» Wyodrębniony tekst
Rozgrywki A-klasy gr.II sezonu 2013/2014 już za nami. Od dłuższego czasu znamy już zarówno mistrza jak i spadkowicza z naszej ligi. O ile o spadku "Czarnych" Małdyty wiedzieliśmy od pół roku (nie przystąpili do gry na wiosnę), o tyle awans rezerw "Barkasu" Tolkmicko był dla większości zagadką w związku z fatalną sytuacją klubu znad Zalewu Wiślanego. Taka sytuacja tylko zaostrzyła walkę o drugie, być może premiowane awansem, miejsce w tabeli. Jednak wg najnowszych wieści z Tolkmicka w Lidze Okręgowej "Barkas" jednak wystąpi, ale już jako pierwszy zespół. Wiemy również od ponad tygodnia, że awans do A-klasy wywalczyła "Victoria" Rychliki. Ponadto w przyszłym sezonie w A-klasie zobaczymy również spadkowicza z okręgówki - rezerwy "Concordii" Elbląg. Jednak jak to bywa każdego roku, do momentu ostatecznej decyzji włodarzy z Olsztyna ostateczny kształt ligi będzie zagadką.
Wracającnaszego zespołu GKS "Gmina" Braniewo - był to niewątpliwie dziwny sezon. Można by rzec bezprecedensowy. Z powodu remontu boiska w Lipowinie (niestety fatalnie wykonanego; stan boiska od początku w fatalnym stanie!!) GieKSa, jako beniaminek, rundę jesienną musiała spędzić na wyjazdach, z których przywiozła tylko 13 pkt. (4 zwycięstwa, 1 remis i aż 6 porażek), bilans bramkowy 22-27. Z takim dorobkiem "Gmina" ukończyła jesienne zmagania na 8. miejscu. Było to wynik poniżej oczekiwań postawionych sobie przed rozpoczęciem rozgrywek, jednak warto przypomnieć o konieczności gry na wyjazdach oraz o fakcie, że "Gmina" jako beniaminek dopiero poznawała większość drużyn.
Obiecujący był jednak finisz rundy, kiedy to mimo kiepskiej sytuacji kadrowej udało się zakończyć ją zwycięstwami (3-1 z "Wałszą" oraz 4-2 z "Pomowcem").

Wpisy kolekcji
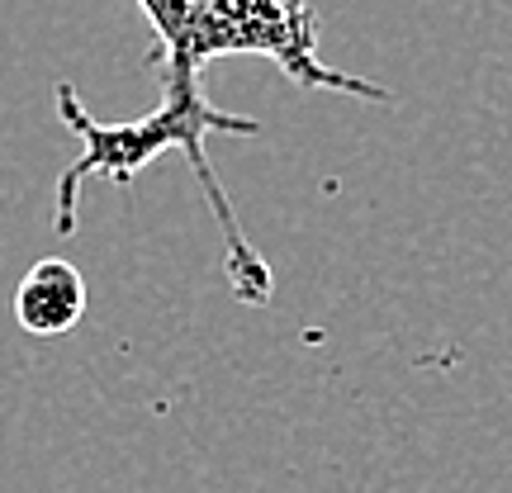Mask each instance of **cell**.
<instances>
[{"label": "cell", "instance_id": "obj_2", "mask_svg": "<svg viewBox=\"0 0 512 493\" xmlns=\"http://www.w3.org/2000/svg\"><path fill=\"white\" fill-rule=\"evenodd\" d=\"M86 318V280L72 261L43 256L15 285V323L29 337H62Z\"/></svg>", "mask_w": 512, "mask_h": 493}, {"label": "cell", "instance_id": "obj_1", "mask_svg": "<svg viewBox=\"0 0 512 493\" xmlns=\"http://www.w3.org/2000/svg\"><path fill=\"white\" fill-rule=\"evenodd\" d=\"M138 10L147 15L152 38H157L152 72L162 81V95L143 119L100 124V119L86 114L81 95L67 81L57 86V114L81 138L76 162L57 181V233L62 238L76 233V204H81V185L86 181L105 176L114 185H128L157 157L181 152L223 233L228 285H233L242 304L261 309L271 299V266L247 242L238 209H233L219 171L204 152L214 133L256 138L261 124L242 119V114H223L204 95V67L219 62V57H266L304 91H337L356 95V100H375V105H384L389 91L366 81V76L337 72V67L323 62V53H318V15H313L309 0H138Z\"/></svg>", "mask_w": 512, "mask_h": 493}]
</instances>
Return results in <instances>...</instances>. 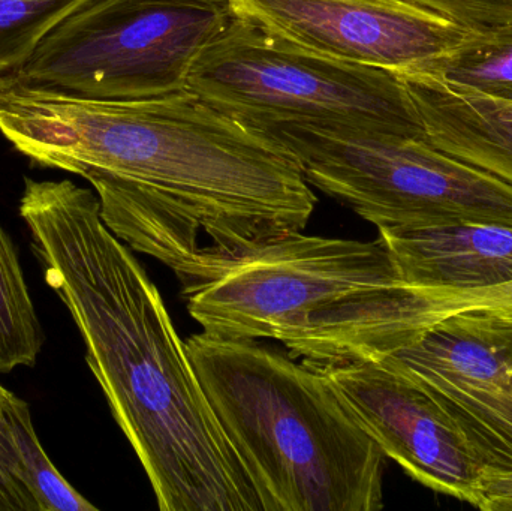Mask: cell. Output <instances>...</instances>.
Instances as JSON below:
<instances>
[{
  "label": "cell",
  "mask_w": 512,
  "mask_h": 511,
  "mask_svg": "<svg viewBox=\"0 0 512 511\" xmlns=\"http://www.w3.org/2000/svg\"><path fill=\"white\" fill-rule=\"evenodd\" d=\"M445 18L466 32H486L512 24V0H403Z\"/></svg>",
  "instance_id": "obj_17"
},
{
  "label": "cell",
  "mask_w": 512,
  "mask_h": 511,
  "mask_svg": "<svg viewBox=\"0 0 512 511\" xmlns=\"http://www.w3.org/2000/svg\"><path fill=\"white\" fill-rule=\"evenodd\" d=\"M379 237L412 287L474 290L512 281V225L379 228Z\"/></svg>",
  "instance_id": "obj_11"
},
{
  "label": "cell",
  "mask_w": 512,
  "mask_h": 511,
  "mask_svg": "<svg viewBox=\"0 0 512 511\" xmlns=\"http://www.w3.org/2000/svg\"><path fill=\"white\" fill-rule=\"evenodd\" d=\"M20 216L48 287L162 511H262L168 314L134 252L71 180H24Z\"/></svg>",
  "instance_id": "obj_2"
},
{
  "label": "cell",
  "mask_w": 512,
  "mask_h": 511,
  "mask_svg": "<svg viewBox=\"0 0 512 511\" xmlns=\"http://www.w3.org/2000/svg\"><path fill=\"white\" fill-rule=\"evenodd\" d=\"M9 390L0 384V511H41L27 485L26 474L5 416Z\"/></svg>",
  "instance_id": "obj_18"
},
{
  "label": "cell",
  "mask_w": 512,
  "mask_h": 511,
  "mask_svg": "<svg viewBox=\"0 0 512 511\" xmlns=\"http://www.w3.org/2000/svg\"><path fill=\"white\" fill-rule=\"evenodd\" d=\"M44 342L17 249L0 225V374L35 366Z\"/></svg>",
  "instance_id": "obj_14"
},
{
  "label": "cell",
  "mask_w": 512,
  "mask_h": 511,
  "mask_svg": "<svg viewBox=\"0 0 512 511\" xmlns=\"http://www.w3.org/2000/svg\"><path fill=\"white\" fill-rule=\"evenodd\" d=\"M186 348L262 511L384 509L385 455L321 369L252 339Z\"/></svg>",
  "instance_id": "obj_4"
},
{
  "label": "cell",
  "mask_w": 512,
  "mask_h": 511,
  "mask_svg": "<svg viewBox=\"0 0 512 511\" xmlns=\"http://www.w3.org/2000/svg\"><path fill=\"white\" fill-rule=\"evenodd\" d=\"M439 152L512 186V102L448 84L427 72H397Z\"/></svg>",
  "instance_id": "obj_12"
},
{
  "label": "cell",
  "mask_w": 512,
  "mask_h": 511,
  "mask_svg": "<svg viewBox=\"0 0 512 511\" xmlns=\"http://www.w3.org/2000/svg\"><path fill=\"white\" fill-rule=\"evenodd\" d=\"M265 35L345 62L403 71L456 47L469 32L403 0H228Z\"/></svg>",
  "instance_id": "obj_10"
},
{
  "label": "cell",
  "mask_w": 512,
  "mask_h": 511,
  "mask_svg": "<svg viewBox=\"0 0 512 511\" xmlns=\"http://www.w3.org/2000/svg\"><path fill=\"white\" fill-rule=\"evenodd\" d=\"M233 18L228 0H86L9 72L77 98H159L189 89L195 60Z\"/></svg>",
  "instance_id": "obj_6"
},
{
  "label": "cell",
  "mask_w": 512,
  "mask_h": 511,
  "mask_svg": "<svg viewBox=\"0 0 512 511\" xmlns=\"http://www.w3.org/2000/svg\"><path fill=\"white\" fill-rule=\"evenodd\" d=\"M288 147L309 185L379 228L512 225V186L424 140L252 126Z\"/></svg>",
  "instance_id": "obj_7"
},
{
  "label": "cell",
  "mask_w": 512,
  "mask_h": 511,
  "mask_svg": "<svg viewBox=\"0 0 512 511\" xmlns=\"http://www.w3.org/2000/svg\"><path fill=\"white\" fill-rule=\"evenodd\" d=\"M385 360L427 390L481 465L512 470V323L462 312Z\"/></svg>",
  "instance_id": "obj_8"
},
{
  "label": "cell",
  "mask_w": 512,
  "mask_h": 511,
  "mask_svg": "<svg viewBox=\"0 0 512 511\" xmlns=\"http://www.w3.org/2000/svg\"><path fill=\"white\" fill-rule=\"evenodd\" d=\"M203 332L273 339L312 366L382 360L448 318L400 275L384 240L289 234L186 297Z\"/></svg>",
  "instance_id": "obj_3"
},
{
  "label": "cell",
  "mask_w": 512,
  "mask_h": 511,
  "mask_svg": "<svg viewBox=\"0 0 512 511\" xmlns=\"http://www.w3.org/2000/svg\"><path fill=\"white\" fill-rule=\"evenodd\" d=\"M86 0H0V72L23 65L42 39Z\"/></svg>",
  "instance_id": "obj_16"
},
{
  "label": "cell",
  "mask_w": 512,
  "mask_h": 511,
  "mask_svg": "<svg viewBox=\"0 0 512 511\" xmlns=\"http://www.w3.org/2000/svg\"><path fill=\"white\" fill-rule=\"evenodd\" d=\"M5 416L39 510L98 511L56 470L36 435L29 405L12 392L5 401Z\"/></svg>",
  "instance_id": "obj_15"
},
{
  "label": "cell",
  "mask_w": 512,
  "mask_h": 511,
  "mask_svg": "<svg viewBox=\"0 0 512 511\" xmlns=\"http://www.w3.org/2000/svg\"><path fill=\"white\" fill-rule=\"evenodd\" d=\"M189 90L248 126L303 125L423 140L399 74L321 56L234 17L195 60Z\"/></svg>",
  "instance_id": "obj_5"
},
{
  "label": "cell",
  "mask_w": 512,
  "mask_h": 511,
  "mask_svg": "<svg viewBox=\"0 0 512 511\" xmlns=\"http://www.w3.org/2000/svg\"><path fill=\"white\" fill-rule=\"evenodd\" d=\"M474 507L483 511H512V470L483 467Z\"/></svg>",
  "instance_id": "obj_19"
},
{
  "label": "cell",
  "mask_w": 512,
  "mask_h": 511,
  "mask_svg": "<svg viewBox=\"0 0 512 511\" xmlns=\"http://www.w3.org/2000/svg\"><path fill=\"white\" fill-rule=\"evenodd\" d=\"M409 69L512 102V24L469 32L456 47Z\"/></svg>",
  "instance_id": "obj_13"
},
{
  "label": "cell",
  "mask_w": 512,
  "mask_h": 511,
  "mask_svg": "<svg viewBox=\"0 0 512 511\" xmlns=\"http://www.w3.org/2000/svg\"><path fill=\"white\" fill-rule=\"evenodd\" d=\"M315 368L327 375L385 458L430 491L475 506L483 465L424 387L385 359Z\"/></svg>",
  "instance_id": "obj_9"
},
{
  "label": "cell",
  "mask_w": 512,
  "mask_h": 511,
  "mask_svg": "<svg viewBox=\"0 0 512 511\" xmlns=\"http://www.w3.org/2000/svg\"><path fill=\"white\" fill-rule=\"evenodd\" d=\"M0 134L33 164L89 180L104 224L173 270L185 297L303 231L318 203L288 147L189 89L95 101L8 72Z\"/></svg>",
  "instance_id": "obj_1"
}]
</instances>
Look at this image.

» Zadanie
Na którym miejscu GKS "Gmina" Braniewo ukończył rundę jesienną według tekstu o sezonie A-klasy? Wiersze nie mają żadnego związku z tekstem.

» Odpowiedź
Na 8. miejscu.